[Challenge]
Update the entries below by changing every "surgical face mask" to "disposable face mask" and keeping everything else unchanged. Leave the pictures out of your version.

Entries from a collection

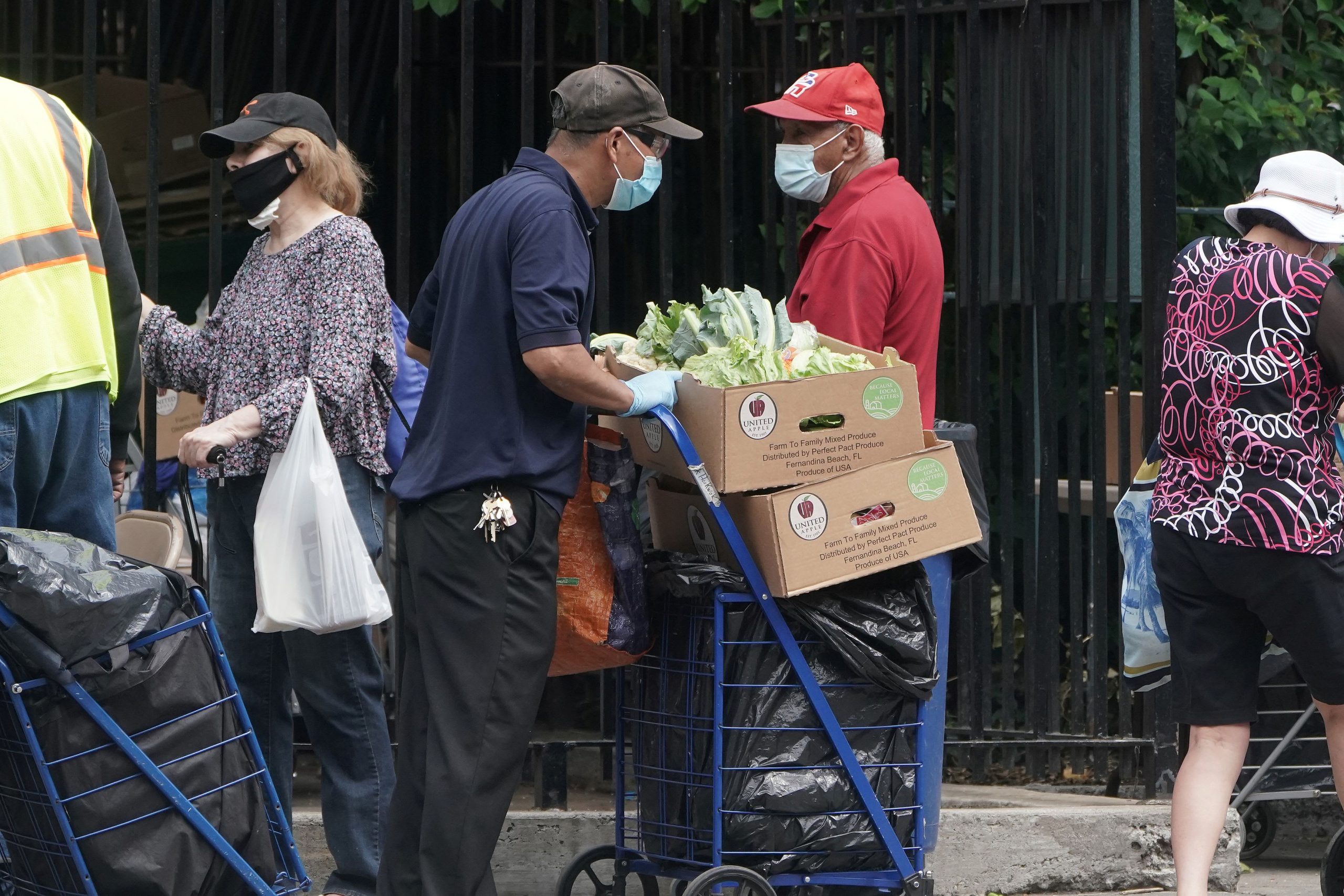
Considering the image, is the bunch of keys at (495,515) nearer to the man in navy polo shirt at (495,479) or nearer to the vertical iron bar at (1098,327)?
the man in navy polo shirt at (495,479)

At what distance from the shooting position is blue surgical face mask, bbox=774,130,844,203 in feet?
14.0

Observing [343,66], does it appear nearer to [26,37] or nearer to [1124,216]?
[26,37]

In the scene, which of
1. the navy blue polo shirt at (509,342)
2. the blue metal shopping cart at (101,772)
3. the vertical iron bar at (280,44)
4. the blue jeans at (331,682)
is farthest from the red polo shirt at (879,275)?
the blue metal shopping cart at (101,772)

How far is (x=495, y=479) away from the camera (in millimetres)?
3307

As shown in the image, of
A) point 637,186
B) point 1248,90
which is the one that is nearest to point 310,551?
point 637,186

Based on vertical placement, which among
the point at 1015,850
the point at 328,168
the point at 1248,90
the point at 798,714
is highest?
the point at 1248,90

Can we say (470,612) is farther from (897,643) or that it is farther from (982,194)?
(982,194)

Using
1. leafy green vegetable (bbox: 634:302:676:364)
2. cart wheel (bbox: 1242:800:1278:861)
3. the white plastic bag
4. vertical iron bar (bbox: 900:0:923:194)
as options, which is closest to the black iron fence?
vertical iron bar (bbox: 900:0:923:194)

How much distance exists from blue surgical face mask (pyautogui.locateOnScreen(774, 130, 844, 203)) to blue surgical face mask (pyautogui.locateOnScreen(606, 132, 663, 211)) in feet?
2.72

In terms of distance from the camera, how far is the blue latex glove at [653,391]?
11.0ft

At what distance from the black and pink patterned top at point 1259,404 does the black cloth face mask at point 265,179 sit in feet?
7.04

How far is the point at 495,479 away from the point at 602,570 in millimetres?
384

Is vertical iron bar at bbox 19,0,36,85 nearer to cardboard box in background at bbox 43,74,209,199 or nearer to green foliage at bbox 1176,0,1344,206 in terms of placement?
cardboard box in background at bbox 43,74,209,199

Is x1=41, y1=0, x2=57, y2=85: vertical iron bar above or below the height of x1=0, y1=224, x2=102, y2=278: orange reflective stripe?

[Problem solution]
Considering the image, is the bunch of keys at (495,515) nearer to the man in navy polo shirt at (495,479) or nearer to the vertical iron bar at (1098,327)?
the man in navy polo shirt at (495,479)

At what distance from the shooting position is blue disposable face mask, bbox=774,130,844,203 in feet?
14.0

Observing [343,66], does it appear nearer to [26,37] or nearer to [1124,216]?
[26,37]

In the scene, which of
1. the navy blue polo shirt at (509,342)
2. the blue metal shopping cart at (101,772)
3. the vertical iron bar at (280,44)
4. the blue jeans at (331,682)
is farthest from the red polo shirt at (879,275)?
the blue metal shopping cart at (101,772)

How far is (x=495, y=479) away from the camera (in millimetres)?
3307

As shown in the image, of
A) point 637,186
B) point 1248,90
which is the one that is nearest to point 310,551?
point 637,186

Based on vertical placement, which among
the point at 1015,850
the point at 328,168
the point at 1248,90
the point at 798,714
is highest?
the point at 1248,90

Can we say (470,612) is farther from (897,643) or that it is farther from (982,194)?
(982,194)

Using
1. leafy green vegetable (bbox: 634:302:676:364)
2. cart wheel (bbox: 1242:800:1278:861)
3. the white plastic bag
4. vertical iron bar (bbox: 900:0:923:194)
as options, which is closest to the black iron fence?
vertical iron bar (bbox: 900:0:923:194)

How much distance exists from blue disposable face mask (pyautogui.locateOnScreen(774, 130, 844, 203)) to blue disposable face mask (pyautogui.locateOnScreen(606, 132, 663, 211)) in feet?
2.72

In terms of distance from the camera, how far is the blue latex glove at [653,391]?
11.0ft

At what distance from the black and pink patterned top at point 1259,404 does the black cloth face mask at point 265,179 sit in feet?
7.04

How far is the point at 495,479 away from the point at 602,570 in millimetres?
384

Is vertical iron bar at bbox 19,0,36,85 nearer to cardboard box in background at bbox 43,74,209,199 or nearer to green foliage at bbox 1176,0,1344,206 in terms of placement?
cardboard box in background at bbox 43,74,209,199

Is x1=41, y1=0, x2=57, y2=85: vertical iron bar above or below the height of x1=0, y1=224, x2=102, y2=278: orange reflective stripe?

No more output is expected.